SELECTED TEXT >>
========
So now our National Education Association is what the gang wants it to be. Let us see exactly what that is.
The next convention was held at Des Moines in 1921, and here were the first fruits of the sowing. I have before me a tabulation of the delegates to the Des Moines convention, classified according to their occupations. Statistics make tiresome reading, but in this case the statistics are the heart of the argument, so I beg you to consider these figures carefully. There were present at this convention a total of 553 delegates having votes; among them were: state superintendents, 33; county superintendents, 21; city superintendents, 104; presidents of colleges and normal schools, 28; principals of high schools, 34; principals of elementary schools, 54; supervisors, 23. That makes a total of 297 delegates belonging to the employing class—297 out of 553, a comfortable majority. But note further: the tabulation includes 14 miscellaneous, 46 not classified, 6 editors of educational journals, and 2 agents of book companies; if we set these to one side, we find that the 297 members of the supervising force were figured upon a total of 485 delegates.
And now, to balance this, consider the representation of the teachers: special teachers, 8; teachers in colleges and normal schools, 34; teachers in high schools, 65; and teachers in elementary schools, 81. That makes a total of 188 teachers, including college professors; and this to be balanced against 297 members of the supervising force! In our schools the teachers outnumber the supervising force by ten or fifteen to one; but in this national body, as between the two groups, they have thirty-nine per cent, while the supervising force has sixty-one. Such is “democracy” in the great educational organization of the school world!
At the close of the 1923 convention, held in Oakland, it happened that I was in the locality, and said something to a newspaper reporter about our school Tammany Hall. Some of the gang leaders made indignant reply; and I received a letter from Mr. Joy E. Morgan, editor of the official “Journal of the National Education Association,” who said that I was misinformed concerning the organization, and asked me to have lunch with him. I am shy about breaking bread with the enemy, but I am always glad to talk with him, because he never fails to give me better ammunition than I could otherwise get. So I went to call on Mr. Morgan after lunch, and we had a pleasant chat of an hour or so. He is a young man, and friends assure me that he is well meaning but uninformed. I will pass no judgment, but my story will make clear his amazing ignorance, not merely concerning his own organization, but even concerning his own paper.
========
DATASET EXCERPT >>
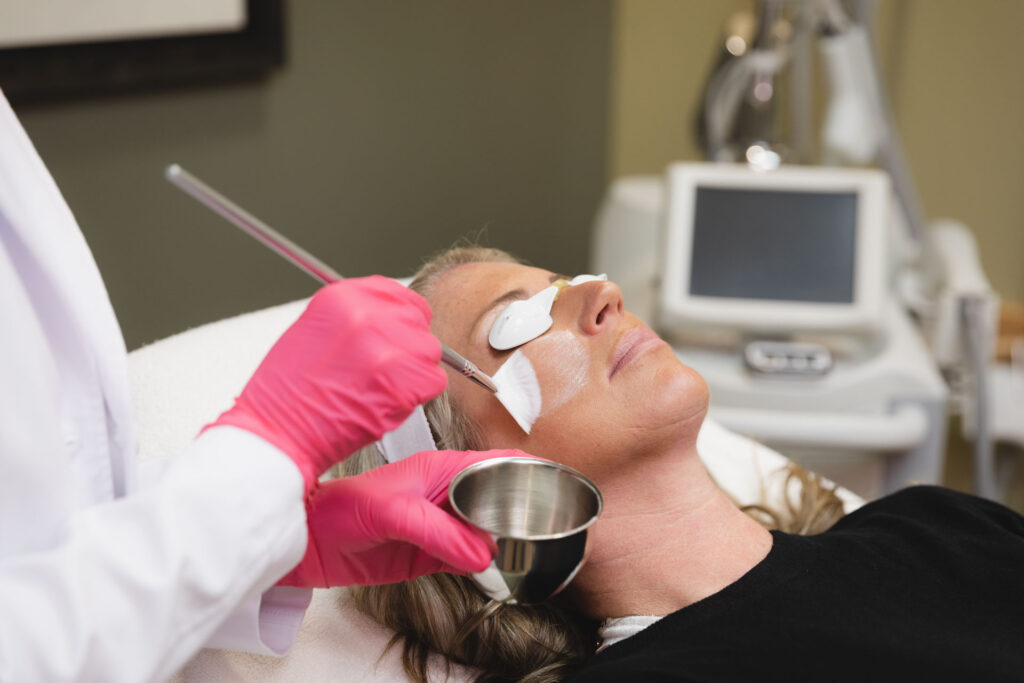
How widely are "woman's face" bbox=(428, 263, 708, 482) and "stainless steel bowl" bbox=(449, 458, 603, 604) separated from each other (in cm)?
18

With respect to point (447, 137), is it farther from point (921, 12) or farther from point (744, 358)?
point (921, 12)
========
GIVEN TASK A >> Write out the National Education Association passage word for word between "And now, to" and "the school world!", inclusive.
GIVEN TASK B >> Translate this sentence from the National Education Association passage into French: "He is a young man, and friends assure me that he is well meaning but uninformed."
The data here come from a separate source and have no connection to the National Education Association passage.

OUTPUT A >>
And now, to balance this, consider the representation of the teachers: special teachers, 8; teachers in colleges and normal schools, 34; teachers in high schools, 65; and teachers in elementary schools, 81. That makes a total of 188 teachers, including college professors; and this to be balanced against 297 members of the supervising force! In our schools the teachers outnumber the supervising force by ten or fifteen to one; but in this national body, as between the two groups, they have thirty-nine per cent, while the supervising force has sixty-one. Such is “democracy” in the great educational organization of the school world!

OUTPUT B >> C'est un jeune homme, et des amis m'assurent qu'il est bien intentionné mais mal informé.